US 12,216,714 B2
Method and system of classifying documents based on layout determination
Niveditha Sureshbabu, Bengaluru (IN); Rajesh Raj, Bengaluru (IN); and Madhusudan Singh, Bangalore (IN)
Assigned to L&T TECHNOLOGY SERVICES LIMITED, Chennai (IN)
Filed by L&T TECHNOLOGY SERVICES LIMITED, Chennai (IN)
Filed on Dec. 19, 2023, as Appl. No. 18/544,486.
Claims priority of application No. 202341039663 (IN), filed on Jun. 9, 2023.
Prior Publication US 2024/0411819 A1, Dec. 12, 2024
Int. Cl.

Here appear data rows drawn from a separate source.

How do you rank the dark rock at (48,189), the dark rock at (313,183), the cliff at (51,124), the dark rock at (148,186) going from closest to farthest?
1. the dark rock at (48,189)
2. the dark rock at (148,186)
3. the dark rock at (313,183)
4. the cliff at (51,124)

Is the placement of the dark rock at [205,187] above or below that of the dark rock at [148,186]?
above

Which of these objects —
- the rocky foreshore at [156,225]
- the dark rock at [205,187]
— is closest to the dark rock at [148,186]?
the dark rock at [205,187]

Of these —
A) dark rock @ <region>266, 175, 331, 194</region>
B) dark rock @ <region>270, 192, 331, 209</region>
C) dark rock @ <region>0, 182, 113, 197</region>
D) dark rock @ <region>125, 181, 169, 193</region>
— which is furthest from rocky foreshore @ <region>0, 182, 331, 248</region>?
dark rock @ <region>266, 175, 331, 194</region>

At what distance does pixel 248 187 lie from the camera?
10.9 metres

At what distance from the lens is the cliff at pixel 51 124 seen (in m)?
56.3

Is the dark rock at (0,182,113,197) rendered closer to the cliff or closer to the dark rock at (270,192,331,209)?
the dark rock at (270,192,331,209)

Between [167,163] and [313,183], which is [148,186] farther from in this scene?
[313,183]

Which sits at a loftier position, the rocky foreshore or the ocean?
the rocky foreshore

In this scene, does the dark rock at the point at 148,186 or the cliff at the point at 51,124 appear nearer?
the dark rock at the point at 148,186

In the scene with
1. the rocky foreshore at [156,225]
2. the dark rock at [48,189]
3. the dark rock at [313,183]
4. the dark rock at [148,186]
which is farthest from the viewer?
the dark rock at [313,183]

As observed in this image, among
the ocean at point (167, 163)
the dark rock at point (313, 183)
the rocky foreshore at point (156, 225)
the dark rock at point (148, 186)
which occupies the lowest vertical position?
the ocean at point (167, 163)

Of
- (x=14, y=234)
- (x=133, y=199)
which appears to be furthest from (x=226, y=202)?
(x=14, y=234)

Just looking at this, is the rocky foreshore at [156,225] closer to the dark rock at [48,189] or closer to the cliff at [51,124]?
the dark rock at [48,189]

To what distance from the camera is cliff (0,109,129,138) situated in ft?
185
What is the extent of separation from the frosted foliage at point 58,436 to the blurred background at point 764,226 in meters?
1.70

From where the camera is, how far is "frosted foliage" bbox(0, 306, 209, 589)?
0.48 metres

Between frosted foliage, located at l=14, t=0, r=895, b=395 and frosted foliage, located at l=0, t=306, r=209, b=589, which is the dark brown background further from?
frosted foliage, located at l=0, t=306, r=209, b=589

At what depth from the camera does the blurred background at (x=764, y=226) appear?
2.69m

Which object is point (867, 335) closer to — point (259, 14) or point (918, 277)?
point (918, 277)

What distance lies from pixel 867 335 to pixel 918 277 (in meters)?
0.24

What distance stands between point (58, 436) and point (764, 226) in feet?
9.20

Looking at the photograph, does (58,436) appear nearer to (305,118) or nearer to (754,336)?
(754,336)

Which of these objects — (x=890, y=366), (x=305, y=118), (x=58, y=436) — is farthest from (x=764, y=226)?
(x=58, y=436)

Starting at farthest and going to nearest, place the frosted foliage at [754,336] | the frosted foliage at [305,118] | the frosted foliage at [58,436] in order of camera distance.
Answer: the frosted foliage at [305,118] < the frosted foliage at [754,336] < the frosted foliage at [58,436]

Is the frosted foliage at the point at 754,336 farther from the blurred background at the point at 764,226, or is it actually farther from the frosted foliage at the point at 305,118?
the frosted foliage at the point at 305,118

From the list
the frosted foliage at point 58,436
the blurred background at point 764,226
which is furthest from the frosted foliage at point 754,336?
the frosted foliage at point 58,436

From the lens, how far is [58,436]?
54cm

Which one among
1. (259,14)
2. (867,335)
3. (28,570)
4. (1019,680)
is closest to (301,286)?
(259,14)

G06F 16/00 (2019.01); G06F 16/906 (2019.01); G06F 16/93 (2019.01); G06N 5/022 (2023.01)
CPC G06F 16/906 (2019.01) [G06F 16/93 (2019.01); G06N 5/022 (2013.01)] 18 Claims
OG exemplary drawing
 
1. A method of classifying a document, the method comprising:
determining, by a processor, line-text data for each of a plurality of lines of the document using a text extraction technique;
determining, by the processor, a set of unique keywords in the document from a predefined list of keywords based on detection of at least one alias corresponding to each of the set of keywords in the line-text data for each of the plurality of lines,
wherein the set of unique keywords are determined in a pre-defined reading sequence of the plurality of lines of the document;
determining, by the processor, a feature matrix for the set of unique keywords by:
for each keyword in the set of unique keywords:
determining, by the processor, two forward nodes as next two subsequent keywords in the set of unique keywords based on determination of a shortest distance between position of the corresponding keyword and positions of the next two subsequent keywords and based on the pre-defined reading sequence;
determining, by the processor, weights of each of the two forward nodes based on the shortest distance and an angle of each of the two forward nodes with respect to the corresponding keyword; and
determining, by the processor, a document layout of the document by:
determining, by the processor, a cluster from a plurality of clusters based on the feature matrix using a machine learning clustering model,
wherein the each of the plurality of clusters correspond to a unique document layout from a plurality of document layouts, and
wherein the machine learning clustering model is trained based on training data comprising a plurality of documents corresponding to each of the plurality of document layouts.